## Document section:
- - - -
Country weekend drives were always enormous treats and stress release opportunities, and seeking out compelling retreats and restaurants was our ultimate, most specifically the Sunday drives to view the changing vistas, and to admire the flora and fauna.

It’s extraordinary how time seemed to stand still during those drives. It was easy to forget that the remainder of the world existed, as we were one with nature, and admired the skies splashed with vibrant colours. We have never hesitated to always welcome new adventures, and made sure that we took the scenic routes in all our travels.

How do you know you are making the right move?

Top of the list were the favourites, which people normally added to their bucket list, for those wine excursions in Stellenbosch, Paarl and Franschhoek, and of course our much loved fellow Swartland region of Darling…

After us having put down a deposit for a house in Hout Bay, spent months looking at the benefits and beauty of living in small towns like Arniston, Montagu, Tulbagh,  Paternoster, and the likes of Pringle Bay, we were not prepared for what we saw when we went over the well-engineered Bothmaskloof Pass, located between the towns of Malmesbury and Riebeek Kasteel.
- - - -
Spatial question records
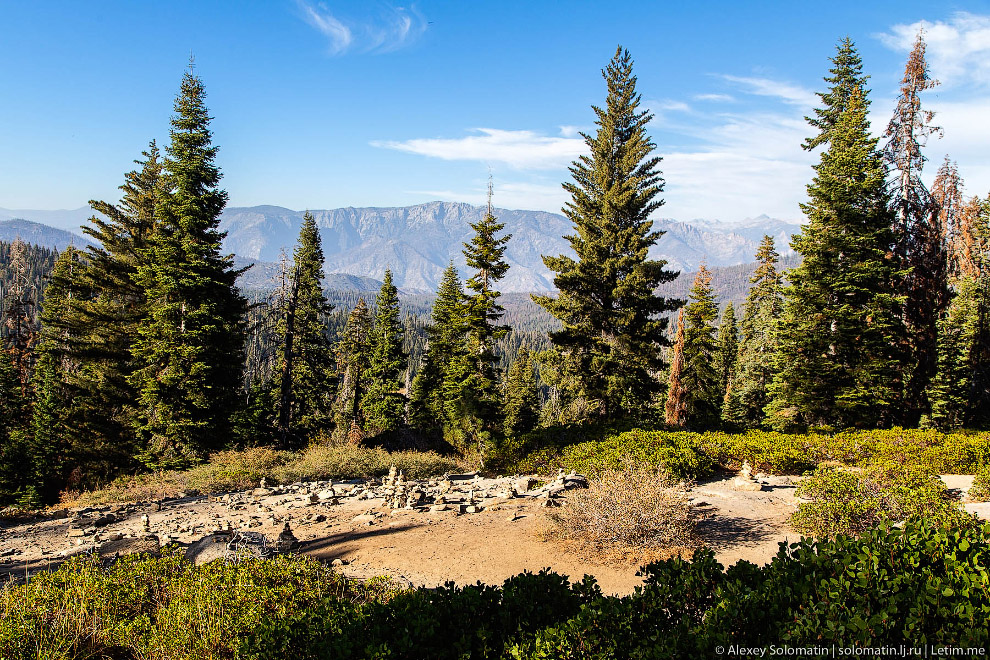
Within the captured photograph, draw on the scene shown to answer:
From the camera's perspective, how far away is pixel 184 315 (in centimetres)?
2019

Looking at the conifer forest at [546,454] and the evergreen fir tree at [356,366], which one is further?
the evergreen fir tree at [356,366]

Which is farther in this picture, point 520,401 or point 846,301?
point 520,401

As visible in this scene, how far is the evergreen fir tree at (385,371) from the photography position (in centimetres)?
3694

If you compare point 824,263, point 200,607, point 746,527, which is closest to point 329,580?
point 200,607

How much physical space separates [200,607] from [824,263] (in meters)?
21.6

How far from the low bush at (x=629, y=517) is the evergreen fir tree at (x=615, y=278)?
41.6 feet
- - - -
## Task instructions:
a - In the passage about country weekend drives, between which two towns is the Bothmaskloof Pass located?
b - Carry on the passage about country weekend drives, beginning after its final sentence.

## The answers:
a - Malmesbury and Riebeek Kasteel.

b -
It was as if we were entering a mini French town. We could have actually been anyway in the world, perhaps a small Italian village even. Strangely enough, parts of it also reminded me a little of the small village of Villebois-Lavalette, where my father and stepmother live in France.

This place was absolute magic to us, and we immediately felt a sense of peace as we went over the mountain pass, while enjoying the most jaw-dropping views over the local landscape.

… And it was as simple as that

Below was the quaint town of Riebeek Kasteel, at the foot of the pass. It seemed to be one of those towns that had become one of the chic and fashionable places to be seen, with some incredible eateries, and the zest of country life available via a variety of art, theatre culture and craft shops. We were gobsmacked – it was packed with delightful scenery, fascinating history, delicious food, and much more.

We were astounded at the fact that within a 60 minute radius of the Mother City, was an oasis of artists, theatre fundi’s, foodies and intellectuals, buying up cottages and moving out to this small town, and commuting into the city. It’s was really not hard to understand why.

There was a sense of community, as children played in the street and in the town square.

People kept chickens in their gardens, and shared their chickens’ eggs with us—nothing like our Cape Town life. Neighbours welcomed us with sourdough, and another neighbour gave us two bottles of really expensive wine.

We couldn’t help noticing that in every corner, people greeted us with an authenticity seldom seen in any of the other small towns that we had visited. People just started conversations as we waited to buy a loaf of freshly baked bread at the local baker. It seemed so effortless to immerse ourselves in the towns local culture.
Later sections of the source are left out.